#### Görev Tanımı
Aşağıdaki Pirus Zaferi konulu yazıyı son cümlesinden itibaren sürdürünüz.

Celal BAŞLANGIÇ
“Ne pahasına olursa olsun kazanacaktı Epiruslu Pirus. Zafer için her şeyini feda etmeye hazırdı.
Fillerle desteklediği ordusunu sürmüştü Roma’nın üzerine Kral Pirus.
Sonunda savaşı kazanmıştı ama koskoca ordusunu kaybetmişti.
Sağ kalmış birkaç perişan destekçisinin yanında ‘Tanrım, bir daha böyle bir zafer gösterme’ diye mırıldandığı rivayet edilir.
Tarih M.Ö. 280’dir.
Neredeyse üç bin yıl sonra aynen Epiruslu Pirus gibi çıktı sefere.
‘Yapma’ diyen çok oldu, ‘Kazansan bile Pirus Zaferi olur’ dediler ama dinlemedi.”
Aynen böyle başlıyordu 16 Nisan referandumundan önce yazdığım son yazı.

#### Kayıtlı Satırlar
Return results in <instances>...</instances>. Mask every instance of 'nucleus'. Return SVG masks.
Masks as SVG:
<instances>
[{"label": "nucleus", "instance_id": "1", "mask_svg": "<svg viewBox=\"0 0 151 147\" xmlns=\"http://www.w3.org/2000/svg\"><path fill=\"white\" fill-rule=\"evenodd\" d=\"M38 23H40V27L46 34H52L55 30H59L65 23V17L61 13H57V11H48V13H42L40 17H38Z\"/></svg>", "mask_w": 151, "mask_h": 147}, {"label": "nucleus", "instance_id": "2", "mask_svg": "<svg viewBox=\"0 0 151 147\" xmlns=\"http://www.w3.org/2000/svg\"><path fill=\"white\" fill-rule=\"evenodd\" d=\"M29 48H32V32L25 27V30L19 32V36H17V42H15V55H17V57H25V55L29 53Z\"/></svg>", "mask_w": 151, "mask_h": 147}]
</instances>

#### Alıştırma Sonucu
Daha referandum sonuçlarını görmeden yazılan bu yazıya atılan başlık zafer kazananı baştan ilan ediyordu:
“Gezi’nin Hayır’ı, AKP devletinin Evet’ini yendi”
Yazının spotunda da kimin kaybedeceğini ilan etmiştim:
“Evet’in arkasında hazinesiyle, örtülü ödeneğiyle, yargısıyla, polisiyle, imamlarıyla devletin tüm gücü var. Hayır’da ise Gezi ruhu. Sonuç ne olursa olsun Erdoğan bu referandumun kaybedeni.”
Bir tek konuda yanılmışım referandum sonuçlarına ilişkin öngörümde; “Pirus Zaferi” olacağını söylemiştim, ama bu referandumdan Erdoğan’a bir “Pirus Zaferi” bile çıkmadı.
“Pirus Savaşı” aşamasında kalmaya mahkum, “kağıt üzerinde galibiyet” görünüyor Cumhurbaşkanı Erdoğan için.
Hiç değilse herkes Pirus’un Roma’ya girdiğinden emin.
Ama herkes, muhtemelen Erdoğan’ın kendisi, partisi AKP de dahil herkes ortada kazanılmış bir zafer olmadığını biliyor.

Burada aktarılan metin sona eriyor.